Magloire Yaméogo : À la date du 13 juillet, sur les neuf pays de la zone, seul le Sénégal n’avait pas encore confirmé sa participation. Les huit autres, à savoir le Burkina Faso, le Bénin, la Côte d’Ivoire, la Guinée, la Guinée-Bissau, le Mali, le Niger et le Togo, se sont signalés. Nous avons déjà reçu la confirmation de la présence de l’aumônier national du Togo.
Quant au choix du thème, il s’inscrit dans le cadre du plan d’action international, qui encourage chaque continent à faire de l’enfant un véritable acteur du changement. Dans cette dynamique, le MIDADE a souhaité aller plus loin en mettant l’accent sur le rôle des enfants dans la construction de leurs nations.
Fadima Web TV : En quoi les enfants peuvent-ils être des acteurs du changement dans leurs familles, leurs écoles et leurs communautés ?
Magloire Yaméogo : L’enfant est ingénieur ; il est doté de beaucoup de talents. Nous pensons que les enfants peuvent changer le monde à travers leurs actions, à condition que nous, adultes, leur accordions la place qui leur revient. Nous ne devons pas toujours décider à leur place. Nous devons leur permettre d’exprimer ce qu’ils veulent faire.

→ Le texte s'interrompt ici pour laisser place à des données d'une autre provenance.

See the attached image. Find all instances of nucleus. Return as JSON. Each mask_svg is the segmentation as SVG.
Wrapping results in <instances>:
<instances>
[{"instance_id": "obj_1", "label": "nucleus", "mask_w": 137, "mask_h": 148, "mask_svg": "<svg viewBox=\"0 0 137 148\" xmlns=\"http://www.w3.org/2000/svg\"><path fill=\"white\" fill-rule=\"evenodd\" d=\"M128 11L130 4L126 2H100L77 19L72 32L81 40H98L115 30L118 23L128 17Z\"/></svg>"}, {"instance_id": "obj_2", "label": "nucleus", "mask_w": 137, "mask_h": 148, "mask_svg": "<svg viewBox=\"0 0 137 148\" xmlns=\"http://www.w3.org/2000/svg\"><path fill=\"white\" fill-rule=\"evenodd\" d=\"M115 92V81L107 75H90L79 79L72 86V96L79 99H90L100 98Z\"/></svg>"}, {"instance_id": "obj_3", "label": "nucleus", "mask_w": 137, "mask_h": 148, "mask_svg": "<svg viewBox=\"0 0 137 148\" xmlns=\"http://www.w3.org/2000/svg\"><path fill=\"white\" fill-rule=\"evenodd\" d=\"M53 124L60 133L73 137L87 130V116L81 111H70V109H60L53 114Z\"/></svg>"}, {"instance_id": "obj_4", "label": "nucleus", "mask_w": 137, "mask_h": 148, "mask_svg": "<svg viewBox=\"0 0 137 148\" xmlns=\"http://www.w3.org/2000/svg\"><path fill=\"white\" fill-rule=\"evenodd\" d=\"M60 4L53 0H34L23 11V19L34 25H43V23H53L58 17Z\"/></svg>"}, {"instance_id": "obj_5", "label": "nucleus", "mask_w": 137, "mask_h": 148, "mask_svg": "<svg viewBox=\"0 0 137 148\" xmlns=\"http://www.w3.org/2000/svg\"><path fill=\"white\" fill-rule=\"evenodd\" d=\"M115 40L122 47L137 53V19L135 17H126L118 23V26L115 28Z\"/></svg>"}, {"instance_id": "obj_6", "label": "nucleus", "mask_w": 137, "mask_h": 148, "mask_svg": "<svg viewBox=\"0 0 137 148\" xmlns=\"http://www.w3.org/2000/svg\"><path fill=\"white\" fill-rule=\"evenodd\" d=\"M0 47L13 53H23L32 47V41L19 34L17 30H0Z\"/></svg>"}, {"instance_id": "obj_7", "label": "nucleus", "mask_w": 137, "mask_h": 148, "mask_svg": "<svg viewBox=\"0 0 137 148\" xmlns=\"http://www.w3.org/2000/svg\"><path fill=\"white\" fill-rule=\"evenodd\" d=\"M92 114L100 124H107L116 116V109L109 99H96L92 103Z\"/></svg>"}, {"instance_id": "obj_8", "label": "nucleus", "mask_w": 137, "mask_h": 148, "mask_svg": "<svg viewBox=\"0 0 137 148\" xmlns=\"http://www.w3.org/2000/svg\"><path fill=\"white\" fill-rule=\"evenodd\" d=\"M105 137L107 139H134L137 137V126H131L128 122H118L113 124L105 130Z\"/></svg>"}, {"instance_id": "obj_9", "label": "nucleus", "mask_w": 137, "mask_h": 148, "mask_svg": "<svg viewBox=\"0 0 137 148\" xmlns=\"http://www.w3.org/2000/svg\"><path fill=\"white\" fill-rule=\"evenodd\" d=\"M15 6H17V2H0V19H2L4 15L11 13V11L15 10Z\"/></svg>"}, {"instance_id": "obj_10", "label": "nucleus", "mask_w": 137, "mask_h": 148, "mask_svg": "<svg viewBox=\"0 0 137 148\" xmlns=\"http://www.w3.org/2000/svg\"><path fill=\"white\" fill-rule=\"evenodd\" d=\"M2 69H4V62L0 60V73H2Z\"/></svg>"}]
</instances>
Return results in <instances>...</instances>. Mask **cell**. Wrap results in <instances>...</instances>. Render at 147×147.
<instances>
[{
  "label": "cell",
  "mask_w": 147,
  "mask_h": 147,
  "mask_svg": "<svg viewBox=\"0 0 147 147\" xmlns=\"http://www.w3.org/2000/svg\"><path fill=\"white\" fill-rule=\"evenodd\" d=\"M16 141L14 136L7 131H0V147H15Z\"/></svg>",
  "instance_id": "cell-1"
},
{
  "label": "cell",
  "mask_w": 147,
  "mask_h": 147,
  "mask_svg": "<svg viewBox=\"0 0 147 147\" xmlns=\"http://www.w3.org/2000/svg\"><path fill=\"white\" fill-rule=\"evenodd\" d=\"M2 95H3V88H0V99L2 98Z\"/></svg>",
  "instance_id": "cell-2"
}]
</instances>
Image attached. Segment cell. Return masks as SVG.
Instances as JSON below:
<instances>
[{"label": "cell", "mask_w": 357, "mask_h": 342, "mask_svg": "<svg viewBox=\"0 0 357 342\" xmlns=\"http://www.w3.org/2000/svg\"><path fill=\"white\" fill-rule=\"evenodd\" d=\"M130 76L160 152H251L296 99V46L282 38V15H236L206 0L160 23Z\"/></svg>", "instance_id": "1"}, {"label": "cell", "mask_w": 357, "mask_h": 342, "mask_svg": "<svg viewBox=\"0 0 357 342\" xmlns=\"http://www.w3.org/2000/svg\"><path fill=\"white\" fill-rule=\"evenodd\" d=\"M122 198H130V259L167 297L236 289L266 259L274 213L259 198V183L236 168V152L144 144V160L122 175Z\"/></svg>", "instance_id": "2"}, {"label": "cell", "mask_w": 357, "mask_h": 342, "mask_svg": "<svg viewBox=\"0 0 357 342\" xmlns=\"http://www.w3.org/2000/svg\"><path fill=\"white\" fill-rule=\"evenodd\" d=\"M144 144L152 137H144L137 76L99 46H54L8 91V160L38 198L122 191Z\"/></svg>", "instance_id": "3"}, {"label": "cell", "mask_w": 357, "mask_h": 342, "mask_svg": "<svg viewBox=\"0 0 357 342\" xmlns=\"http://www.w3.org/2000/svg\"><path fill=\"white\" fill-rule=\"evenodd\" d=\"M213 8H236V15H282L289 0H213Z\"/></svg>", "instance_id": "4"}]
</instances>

Nous avons également constaté que les enfants apprennent avant tout par l’imitation. Les comportements des adultes influencent donc directement leur manière de voir le monde et de construire leur personnalité. D’où l’importance, pour les adultes, d’incarner dès aujourd’hui les valeurs et les attitudes qu’ils souhaitent transmettre aux générations futures.
Voilà pourquoi nous demandons aux mouvements de jeunesse d’organiser des formations afin que les enfants connaissent leurs droits, mais aussi les devoirs qu’ils doivent accomplir pour vivre pleinement leur épanouissement.
Fadima Web TV : Les préparatifs de cette rencontre sont en cours. En termes d’activités, à quoi peut-on s’attendre principalement ?
Magloire Yaméogo : Les principales activités prévues sont d’abord les prières. Ensuite, nous aurons des conférences et des panels autour de différentes thématiques, notamment sur la méthode « Voir, Juger, Agir, Évaluer et Célébrer » ainsi que sur la protection de l’environnement. Des activités sportives seront également organisées. Nous aurons aussi l’occasion de visiter quelques sites de la ville de Ouagadougou.
Fadima Web TV : Quel message souhaitez-vous adresser aux parents, aux éducateurs et aux enfants à travers cette rencontre ?
Magloire Yaméogo : Il est certes important, lorsque nous en avons les moyens, d’offrir de bonnes conditions de vie à nos enfants. Mais un enfant qui grandit dans l’isolement peut devenir un danger pour lui-même et pour la société.
C’est pourquoi nous invitons les parents à encourager leurs enfants à intégrer les mouvements et les associations qui œuvrent dans le domaine de leur éducation.
Qu’il s’agisse de mouvements catholiques ou d’autres organisations religieuses, nous encourageons les parents à permettre aux enfants de sortir, de découvrir le monde autrement et de bénéficier d’un épanouissement plus intégral.